I dati, pubblicati dall'Associazione Italiana Ricostruttori Pneumatici, fanno ben sperare per il futuro

Risparmiare utilizzando pneumatici ricostruiti è possibile e il denaro “salvato” in cassa è tutt’altro che di poco conto. Si attesta infatti sui 49,9 milioni di euro il risparmio complessivo che è stato possibile ottenere nel 2020 in Italia grazie all’impiego di gomme “riciclate”, una possibilità che ha permesso anche di ridurre i consumi energetici e di risparmiare materie prime per oltre 15.000 tonnellate.

I dati, che emergono dal bilancio redatto dall’Associazione Italiana Ricostruttori Pneumatici, dimostrano che il riutilizzo di pneumatici ha permesso di ridurre i consumi energetici di ben 21,1 milioni di litri di petrolio ed equivalenti e di risparmiare materie prime riuscendo a evitare di immettere nell’ambiente 18.719 tonnellate di pneumatici usati e 8.268 tonnellate di CO2. Il risparmio, oltre che andare a inficiare in maniera positiva sull’ambiente, è stato accolto con soddisfazione dagli utilizzatori finali, che sono in gran parte operatori italiani dell’autotrasporto di merci e persone.
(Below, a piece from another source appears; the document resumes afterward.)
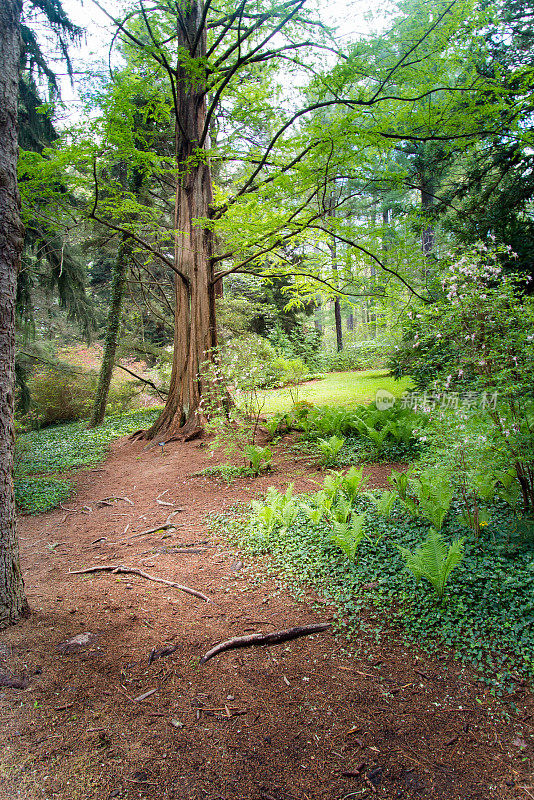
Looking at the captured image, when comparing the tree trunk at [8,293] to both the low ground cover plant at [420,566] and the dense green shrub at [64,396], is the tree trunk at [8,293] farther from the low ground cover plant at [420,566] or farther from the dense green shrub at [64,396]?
the dense green shrub at [64,396]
Ma nonostante i risultati conseguiti più che positivi raggiunti nel 2020, l’AIRP ha sottolineato che il settore dei pneumatici ricostruiti sta attraversando una fase di difficoltà. Secondo l’associazione infatti i benefici economici e ambientali ottenuti potrebbero essere ancora maggiori se vi fossero misure concrete a sostegno del settore. La quota di mercato delle gomme ricostruite si è ridotta tanto in Europa quanto in Italia, evento dovuto da tanti fattori tra loro concomitanti.
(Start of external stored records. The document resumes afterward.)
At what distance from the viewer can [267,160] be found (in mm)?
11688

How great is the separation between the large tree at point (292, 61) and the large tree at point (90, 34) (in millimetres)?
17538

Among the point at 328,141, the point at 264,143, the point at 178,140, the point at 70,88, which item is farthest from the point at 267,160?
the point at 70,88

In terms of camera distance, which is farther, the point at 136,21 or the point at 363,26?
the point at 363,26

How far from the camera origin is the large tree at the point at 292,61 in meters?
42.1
Stando a quanto rilevato dall’associazione uno dei fattori che ha causato il calo è da rintracciare nella netta diminuzione delle percorrenze e del traffico merci nel 2020, causato principalmente dal lungo periodo di lockdown generalizzato nel periodo marzo-maggio 2020. Un altro fatto poi è la rinnovata concorrenza sul mercato dei pneumatici nuovi a basso costo, che fanno sì risparmiare gli utilizzatori finali (che presto potranno contare su delle innovative gomme che si gonfiano da sole), ma che non permettono la ricostruzione a causa della bassa qualità del pneumatico stesso.

Nonostante lo scenario di incertezza, i dati AIRP sono incoraggianti per un futuro ancora più sostenibile. La carenza di materie prime dovrebbe infatti rendere prassi comune il riutilizzo dei vecchi pneumatici. Ulteriori vantaggi potrebbero anche arrivare dai numerosi strumenti europei e italiani dedicati all’economia circolare, con obiettivi via via sempre più importanti e ambiziosi. La speranza dell’associazione è che fondi e misure concrete vengano attuate per sostenere dei settori, come quello dell’attività di ricostruzione di pneumatici, che sa sempre si battono per portare al minimo l’impatto sull’ambiente.